蔵ノ介はいつも相反の境界でくるくるまわっている。矛盾ばかりだ。ゆるされない限界を求めながらその実、かれにゆるされないことがどうしようもなくこわい。瞼を閉じれば真っ先に浮かぶほどかれの笑顔がすきなのに、それがくずれるところが見たくて仕方ない。抱き締められると不安になるのに、かれの腕なくして蔵ノ介の安寧はない。自らを崖に追いやりながら、虚空へ足を踏み出す勇気を持たない。こんなに重苦しい愛をぶつけておいて、受け止められると泣きたくなる。そして矛盾からうまれる軋みを全て謙也のせいにしてしまっている。本当はそうでないと解っているのに。
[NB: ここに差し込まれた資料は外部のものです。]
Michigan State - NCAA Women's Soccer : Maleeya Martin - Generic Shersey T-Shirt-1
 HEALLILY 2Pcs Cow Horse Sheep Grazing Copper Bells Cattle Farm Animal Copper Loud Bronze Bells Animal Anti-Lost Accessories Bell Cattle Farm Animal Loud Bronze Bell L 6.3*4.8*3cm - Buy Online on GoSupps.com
散乱した筆記具をスタンドに戻すうち、蔵ノ介はふと、自分が今何となしに拾い上げたものが鋏であることに気がついた。顔の高さまで持ち上げて何の変哲もないそれを眺め回す。蔵ノ介は鋏をひらくと、片方の刃の先を、左腕の包帯と膚の間に差し込んだ。部活でほどけるようなことがあってはいけないから、包帯は結構きつく巻いてある。ない隙間に無理矢理捻じ込むと、ぴりっとした痛みが走った。小さな切り傷には構わず、蔵ノ介はざくざくと包帯を切っていく。やがて最後の一端を切ってしまうと、包帯は蔵ノ介の腕から滑り落ちた。普段は隠した左腕が剥き出しになる。そこには無数の傷跡がある。大小新古様々だが、どれも大して深いものではない。手首の周辺にも傷はなかった。自分で刃をひいているくせに、テニスが出来なくなることを恐れて、血が薄く滲む低度のものしかつけられないのだ。しかし数が数だから、一見すれば蔵ノ介の生身の左腕は、ちょっとしたグロテスクなのだった。
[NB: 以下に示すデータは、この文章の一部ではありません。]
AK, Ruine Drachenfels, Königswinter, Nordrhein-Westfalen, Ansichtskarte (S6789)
これをいつか謙也がみつけてくれないだろうか、と蔵ノ介は思っている。そのために刻んできた傷だ。こちらから見せつけるようではだめなのだ。蔵ノ介の意思と関わりなく、謙也がみつけてくれなければいけない。謙也があばいてその眼光の下に晒してくれなければ。きっと謙也は泣いてくれるだろうけど、蔵ノ介が欲しいのはそれではない。蔵ノ介がぶつかっていくのと同じだけ、謙也からぶつかってきてほしいだけ。ねえ謙也、俺を怒ってよ。もう二度とこんなことしないでって言って、それから俺の正面に跪いて、この腕に口づけてよ。
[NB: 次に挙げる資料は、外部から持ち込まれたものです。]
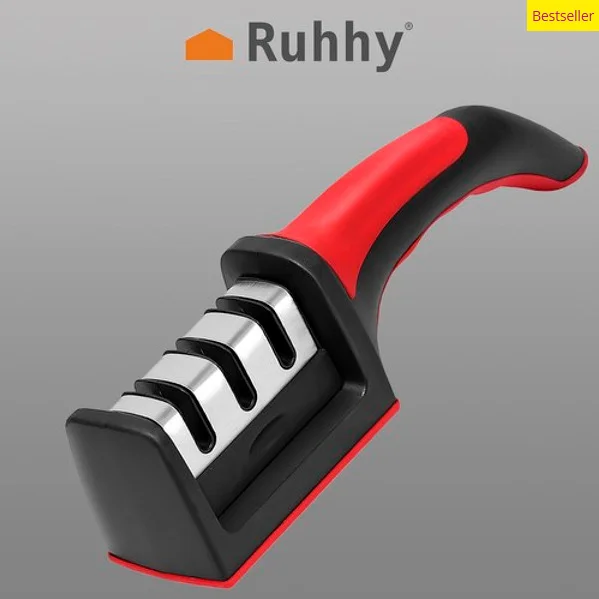 Aiguiseur de couteaux 3 in 1 à main 3 étapes  - AkiraHardware
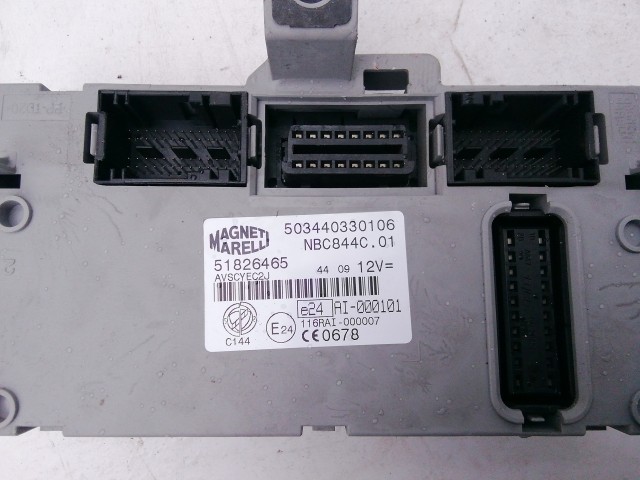 Lancia Delta 2008-2014 Twin turbo motorvezérlő  szett 0281015404 , 51853786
蔵ノ介はちょん切れた包帯を摘まみ上げると、塵箱へばらばらと落とした。机の抽斗を開けて新しい包帯を一裂き取り出す。その奥に仕舞い込んだものに指先が触れたが、気づかなかったことにした。端を銜えて、左腕に包帯を巻きつけていく。利き手ではない右で包帯を巻くのにももう随分慣れてしまった。部活での運動程度なら緩むことはない。緩んではならない。見られてはいけない。手癖に任せて巻き続け、大体いつも巻き終わるのと同じほどで手を止めて、蔵ノ介は己の腕に、隠れきらない傷があることに気がついた。先刻包帯を切ったときに鋏でつけたあれだ。蔵ノ介は顔を歪めてもう一周、左腕に包帯を巻きつけた。かれはきっとこんな小さなサインだって、その視界に映れば見つけてくれるに違いないのだから。